Das hört sich leichter an, als es in Wirklichkeit war. Auf dieser genialen Wasserroute mussten die Waräger zuerst stromaufwärts rudern und häufig ihre Boote treideln, reißende Stromschnellen waren zu überwinden. Die größte Herausforderung: Im Waldaigebiet mussten sie mehrere Kilometer über Land bewältigen, indem sie die Schiffe auf Rollen aus Baumstämmen zum nächsten Fluss zogen. Doch selbst als diese mühseligen Wegstrecken überwunden waren, lauerten weitere Gefahren. Russland und die Ukraine waren nicht menschenleer, sondern wurden von zahlreichen Stämmen und Völkern bewohnt, die einen Überfall auf die Wikingerschiffe nicht scheuten.

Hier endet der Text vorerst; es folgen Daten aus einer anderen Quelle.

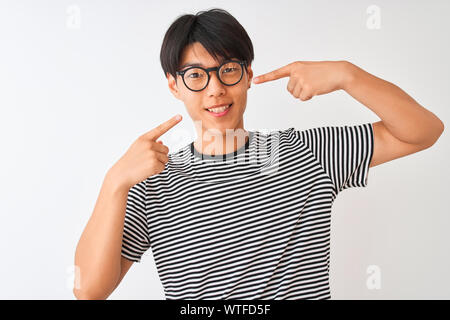 Chinesischer Mann mit Brille und Marine gestreiftes T-Shirt stehend über isoliert weißer Hintergrund lächelt Fröhlich angezeigt und zeigen mit den Fingern Zähne Stockfoto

Dennoch gestalteten sich die Kontakte zwischen den slawischen Stämmen und den Warägern weitaus weniger gewaltsam als im Westen Europas. Zu den gefürchteten Wikingerzügen gab es im Osten wegen fehlender Ziele wie reichen Klöstern wenig Gelegenheit; so taten sich die Nordleute in erster Linie als Händler hervor. Sie kooperierten aufs Engste mit den einheimischen Völkern und besiedelten gemeinsam mit ihnen Handelsplätze auf der oben genannten Wegstrecke.